Many immigrants from European countries and ethnic groups came to the United States during the 19th century and early 20th century, until the Immigration Act of 1924 was passed.
However, it seems as if few immigrants came from these countries: France, Portugal, and Spain. I wonder why.
If you could tell me, and also have links and citations for the reasons why they didn't immigrate, please list them below.
By French, I mean people who immigrated directly from France, and not French Canadians. By Portugal and Spain, I mean people who immigrated directly from those countries, and not from countries in Central and South America.
Thank you, in advance, for your information; I appreciate it.
EDIT: Your answers have been very illuminating.

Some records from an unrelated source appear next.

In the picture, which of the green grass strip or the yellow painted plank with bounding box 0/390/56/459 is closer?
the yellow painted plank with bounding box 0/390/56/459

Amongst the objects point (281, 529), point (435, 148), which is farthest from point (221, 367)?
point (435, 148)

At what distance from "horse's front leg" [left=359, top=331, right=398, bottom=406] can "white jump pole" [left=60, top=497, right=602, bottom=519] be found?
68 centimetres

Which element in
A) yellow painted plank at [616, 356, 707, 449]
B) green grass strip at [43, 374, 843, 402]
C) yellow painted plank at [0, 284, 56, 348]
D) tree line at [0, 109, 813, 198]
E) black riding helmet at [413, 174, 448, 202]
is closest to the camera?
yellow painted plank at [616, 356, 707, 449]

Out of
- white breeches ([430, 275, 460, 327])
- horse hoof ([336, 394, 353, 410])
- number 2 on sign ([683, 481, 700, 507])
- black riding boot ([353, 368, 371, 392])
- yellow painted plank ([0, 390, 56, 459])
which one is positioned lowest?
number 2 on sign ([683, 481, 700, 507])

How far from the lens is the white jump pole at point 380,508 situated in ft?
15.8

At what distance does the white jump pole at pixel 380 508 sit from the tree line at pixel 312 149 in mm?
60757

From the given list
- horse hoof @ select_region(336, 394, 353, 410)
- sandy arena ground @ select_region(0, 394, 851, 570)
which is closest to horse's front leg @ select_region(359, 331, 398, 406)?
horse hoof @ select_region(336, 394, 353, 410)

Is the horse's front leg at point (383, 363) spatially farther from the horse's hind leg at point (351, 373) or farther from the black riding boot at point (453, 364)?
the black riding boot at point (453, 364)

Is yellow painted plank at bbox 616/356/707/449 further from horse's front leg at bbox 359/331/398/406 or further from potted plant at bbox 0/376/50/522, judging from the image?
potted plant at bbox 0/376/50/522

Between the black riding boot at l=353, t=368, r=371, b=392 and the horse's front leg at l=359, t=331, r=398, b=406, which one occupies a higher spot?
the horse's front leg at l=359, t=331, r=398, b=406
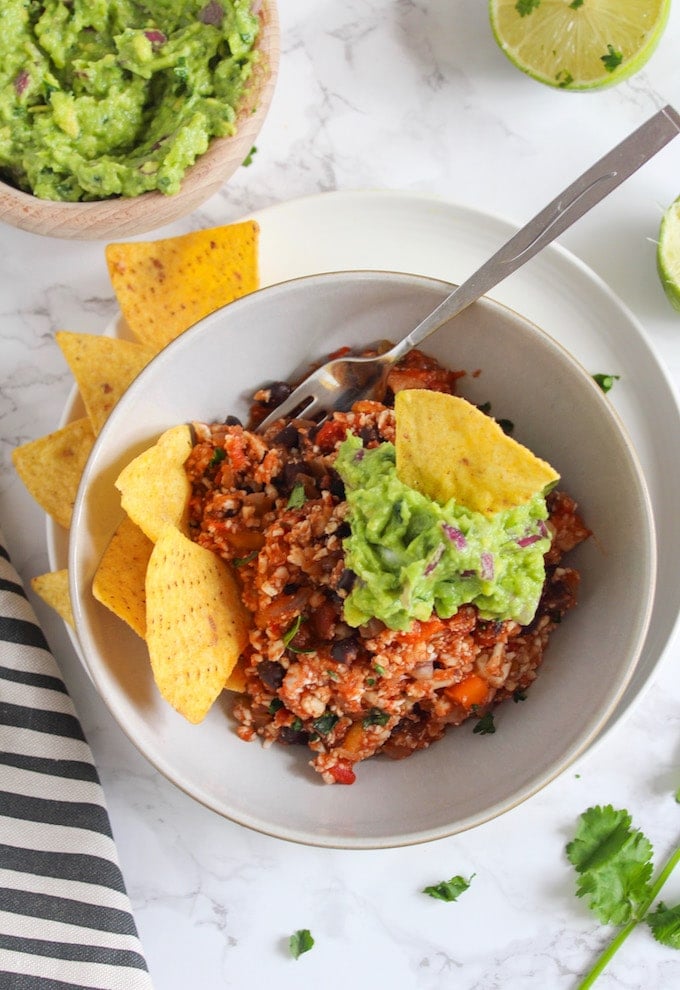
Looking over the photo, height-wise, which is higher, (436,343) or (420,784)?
(436,343)

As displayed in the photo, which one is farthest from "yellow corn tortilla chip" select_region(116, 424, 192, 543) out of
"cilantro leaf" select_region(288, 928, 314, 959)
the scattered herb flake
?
"cilantro leaf" select_region(288, 928, 314, 959)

Thank you all for posting them -- even the ones that have been removed.
One simple explanation is just that those countries, Spain, France and Portugal all had significant empires in the New World and Africa- colonies filled with people who already spoke their language and where being a citizen of the mother country brought huge advantages. There was plenty of emigration from those countries, just not to the United States.
As far as France is concerned, it was mainly because of its demography. Basically, European countries went through demographic transition during the 19th century. That is to say, from high fertility and high death, to low fertility and low death rate as of today. Normally, the death rate decreases many years before the fertility rate, creating a demographic explosion. The UK, Italy, and Germany's population exploded in the 19th century, and they just couldn't sustain it so many of these people emmigrated to the US.
However, France demographics was unique: the death rate and fertility lowered at the same time, and thus France did not experience a demographic boom. http://en.wikipedia.org/wiki/Demographics_of_France
Note that French Canada did have a demographic boom and that most Americans with "french roots" are in fact from French Canada.
France became an immigration country, like the US, while its European neighbours were emigration countries. So very few people did emigrate to the US because there was no need.
On top of that, culturally speaking France has never had a population colony (even Algeria was largely populated by Spaniards and Italians). Even before the demographic transition, few people emigrated from France. It shows when you see the population of the British colonies and French colonies in America at the beginning of the French and Indian War. There were 75,000 French colonists in America by the mid 18th and 1.5 million Brits. French people just don't emigrate.
AS for Spaniards and Portuguese, as someone else said, they mainly emigrated to South America, and then to France!